Demgemäss erkennt das Appellationsgericht (Einzelgericht):

Auf die Beschwerde gegen das Rektifikat vom 14. Februar 2024 eines Entscheids vom 24. Oktober 2023 (VV.2023.93) wird nicht eingetreten.

Auf die Erhebung von Gerichtskosten für das Beschwerdeverfahren wird verzichtet.

Mitteilung an:

- Beschwerdeführer

- Beschwerdegegnerin

- Zivilgericht Basel-Stadt

APPELLATIONSGERICHT BASEL-STADT

Die a.o. Gerichtsschreiberin

MLaw Kim Baier

Rechtsmittelbelehrung

Gegen diesen Entscheid kann unter den Voraussetzungen von Art. 72 ff. des Bundesgerichtsgesetzes (BGG) innert 30 Tagen seit schriftlicher Eröffnung Beschwerde in Zivilsachen erhoben werden. In vermögensrechtlichen Angelegenheiten gilt dies nur dann, wenn der Streitwert die Beschwerdesumme gemäss Art. 74 Abs. 1 lit. a oder b BGG erreicht (CHF 15'000.– bei Streitigkeiten aus Miete oder Arbeitsverhältnis bzw. CHF 30'000.– in allen übrigen Fällen) oder wenn sich eine Rechtsfrage von grundsätzlicher Bedeutung stellt. Die Beschwerdeschrift ist fristgerecht dem Bundesgericht (1000 Lausanne 14) einzureichen. Für die Anforderungen an deren Inhalt wird auf Art. 42 BGG verwiesen. Über die Zulässigkeit des Rechtsmittels entscheidet das Bundesgericht.
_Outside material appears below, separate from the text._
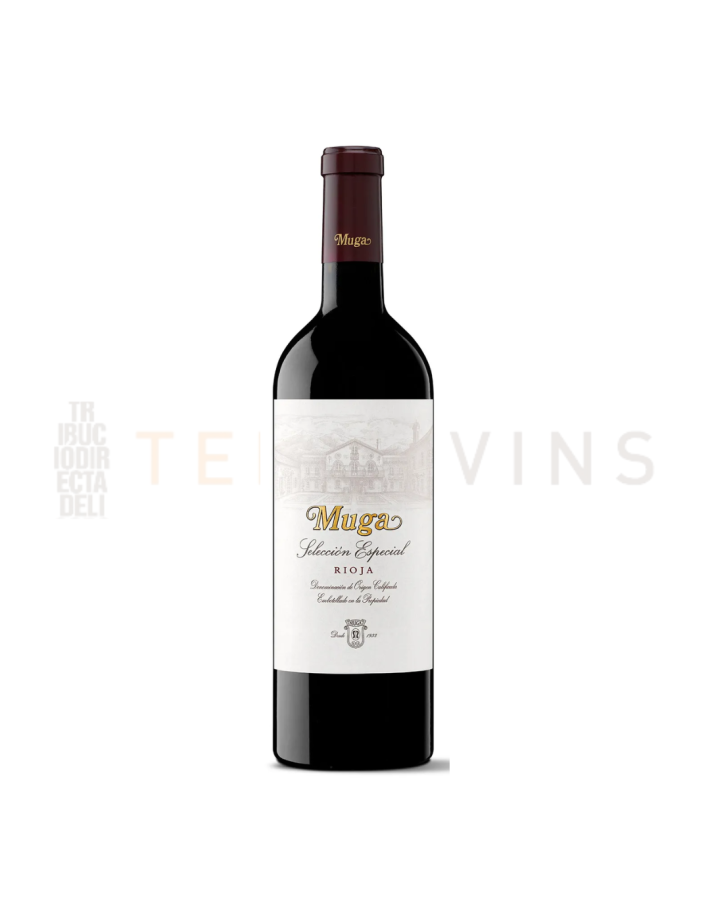 Muga Reserva Selección Especial 2019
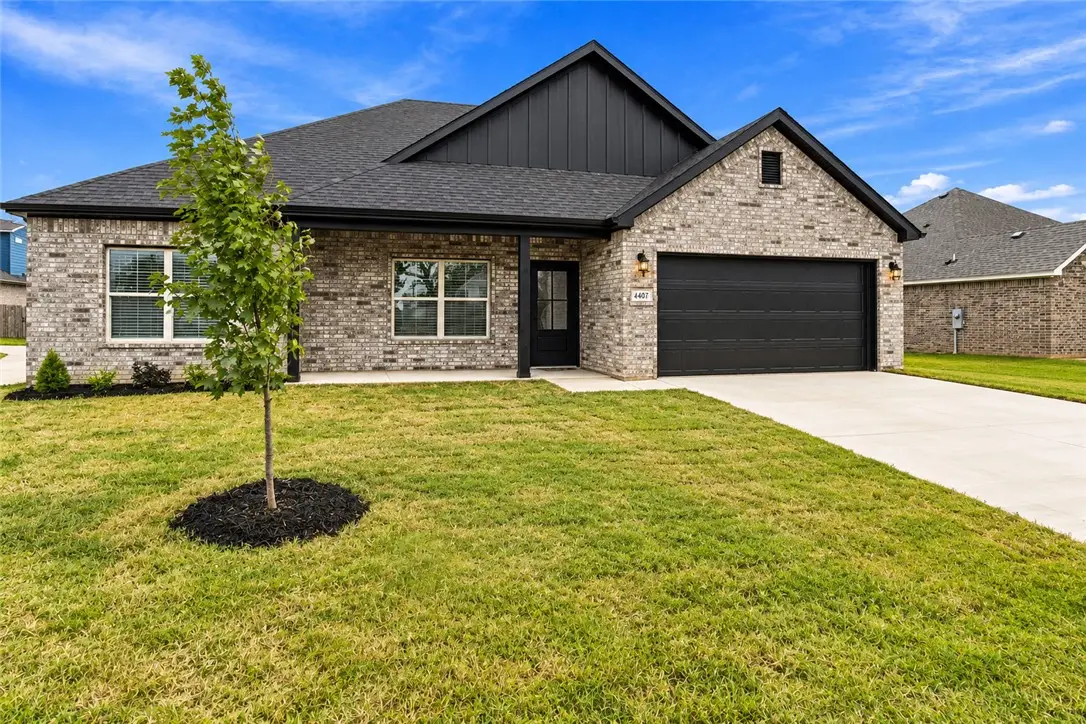 4407 SW Pawhuska Street, Bentonville, AR 72713 - #1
Ob an Stelle der Beschwerde in Zivilsachen ein anderes Rechtsmittel in Frage kommt (z.B. die subsidiäre Verfassungsbeschwerde an das Bundesgericht gemäss Art. 113 BGG), ergibt sich aus den anwendbaren gesetzlichen Bestimmungen. Wird sowohl Beschwerde in Zivilsachen als auch Verfassungsbeschwerde erhoben, sind beide Rechtsmittel in der gleichen Rechtsschrift einzureichen.
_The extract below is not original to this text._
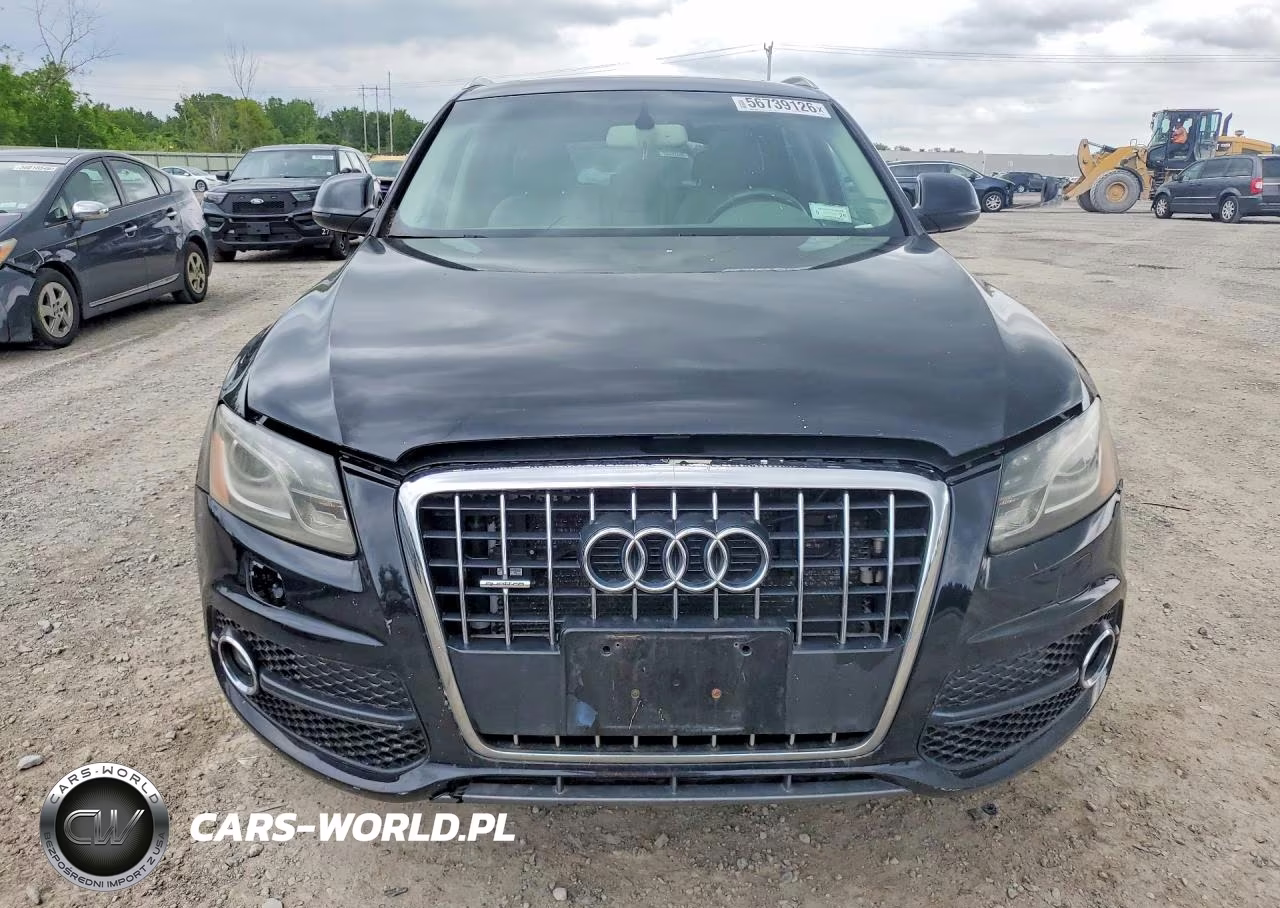 2011 Audi Q5 Premium Plus VIN:WA1DKAFP6BA011632 - 5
Seither geänderte Bestimmungen

Dieser Entscheid legt Bestimmungen aus, deren Erlass seither erneut konsolidiert wurde. Ob der Artikel selbst geändert hat, ist nicht erfasst.
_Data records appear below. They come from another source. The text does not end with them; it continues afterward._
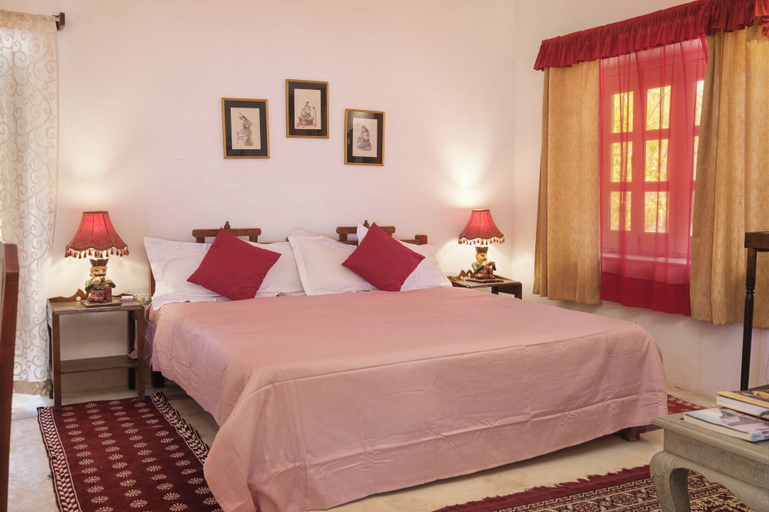 Bedroom 3, Korta Escape - A Heritage Resort, Pali
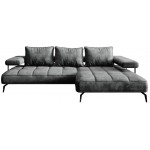 Γωνιακός καναπές Model Mini-Gkri-Δεξιά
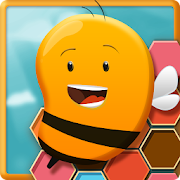 Disco Bees - New Match 3 Game icon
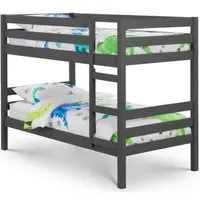 Camden Bunk Bed - Dark Grey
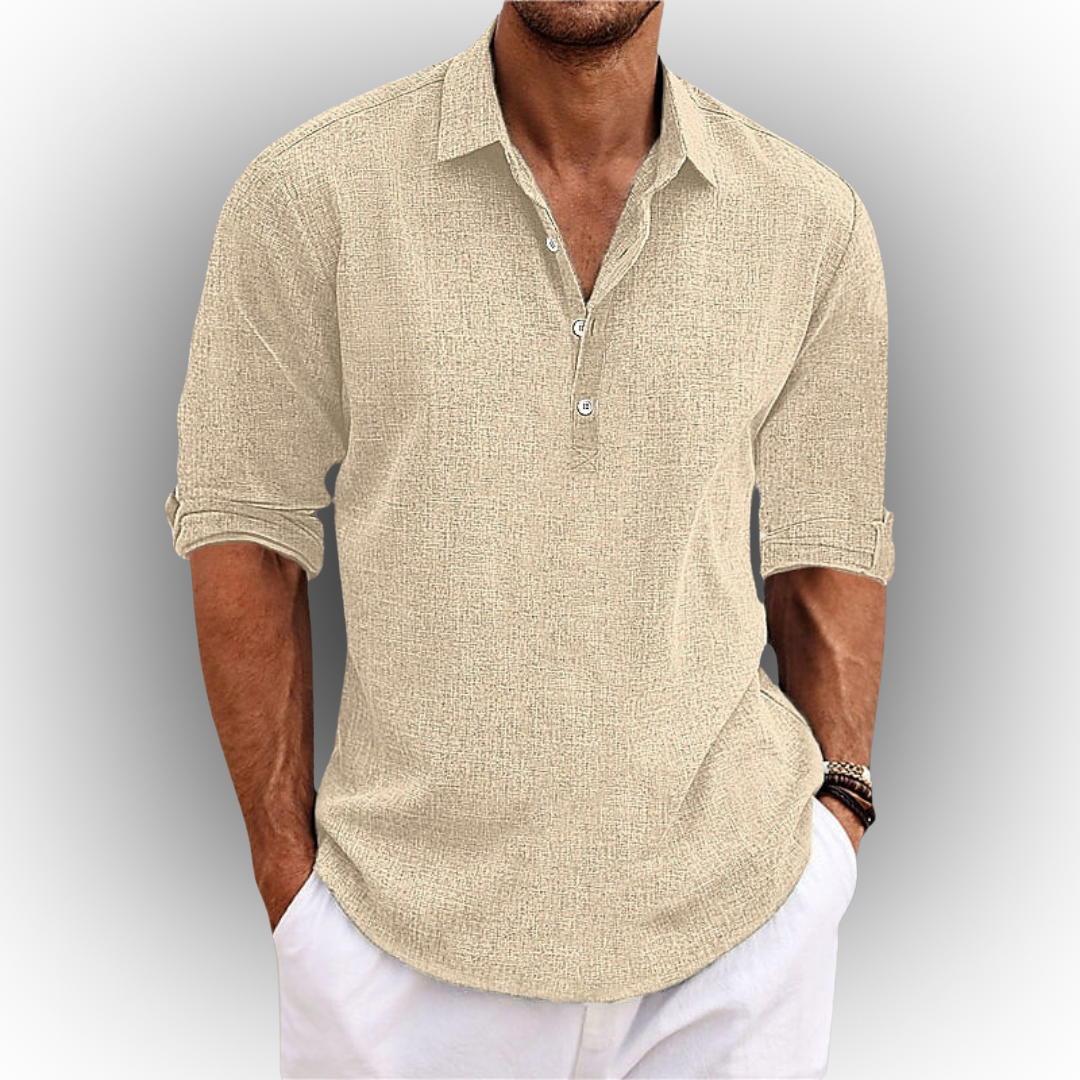 Roberto™| Camicia In Cotone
  • Bundesgesetz über das Bundesgericht, Art. 42, Art. 72, Art. 74 und Art. 113 — gelesen in der Fassung vom 1. Februar 2024; der Erlass wurde am 1. Juli 2024, 1. Januar 2025, 1. April 2026 und 13. Mai 2026 erneut konsolidiert.
  • Schweizerische Zivilprozessordnung, Art. 101 — gelesen in der Fassung vom 1. September 2023; der Erlass wurde am 1. Januar 2025 und 1. Juli 2026 erneut konsolidiert.